> [REQUIREMENT]
Copy all lines in the material holding the string "Cotton".

================

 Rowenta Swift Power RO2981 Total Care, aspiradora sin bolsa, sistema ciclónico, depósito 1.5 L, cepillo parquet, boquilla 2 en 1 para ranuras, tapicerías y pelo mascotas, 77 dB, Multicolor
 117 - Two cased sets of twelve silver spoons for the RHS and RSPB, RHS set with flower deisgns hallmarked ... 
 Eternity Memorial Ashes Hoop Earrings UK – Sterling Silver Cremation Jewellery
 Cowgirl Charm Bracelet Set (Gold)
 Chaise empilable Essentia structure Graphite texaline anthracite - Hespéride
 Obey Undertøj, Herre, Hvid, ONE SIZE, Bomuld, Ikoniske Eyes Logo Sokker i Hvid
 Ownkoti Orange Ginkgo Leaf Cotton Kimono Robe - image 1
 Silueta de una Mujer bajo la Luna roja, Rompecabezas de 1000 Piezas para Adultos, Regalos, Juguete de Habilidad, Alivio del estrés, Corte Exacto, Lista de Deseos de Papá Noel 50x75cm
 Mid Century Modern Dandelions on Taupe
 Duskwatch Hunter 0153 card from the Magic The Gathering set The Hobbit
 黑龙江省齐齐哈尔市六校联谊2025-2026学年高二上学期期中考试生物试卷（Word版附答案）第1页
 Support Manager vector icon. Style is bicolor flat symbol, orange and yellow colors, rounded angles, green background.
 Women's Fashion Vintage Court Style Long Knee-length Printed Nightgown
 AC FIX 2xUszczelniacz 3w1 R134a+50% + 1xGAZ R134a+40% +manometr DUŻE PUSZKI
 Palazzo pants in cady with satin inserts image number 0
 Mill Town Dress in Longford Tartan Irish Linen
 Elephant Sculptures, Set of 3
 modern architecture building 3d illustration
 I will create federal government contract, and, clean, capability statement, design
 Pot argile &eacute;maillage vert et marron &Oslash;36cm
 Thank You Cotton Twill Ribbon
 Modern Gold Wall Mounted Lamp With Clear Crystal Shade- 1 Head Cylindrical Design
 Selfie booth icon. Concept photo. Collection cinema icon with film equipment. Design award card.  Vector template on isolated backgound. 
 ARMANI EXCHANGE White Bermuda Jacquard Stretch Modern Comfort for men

================

> [WRITTEN REPLY]
 Ownkoti Orange Ginkgo Leaf Cotton Kimono Robe - image 1
 Thank You Cotton Twill Ribbon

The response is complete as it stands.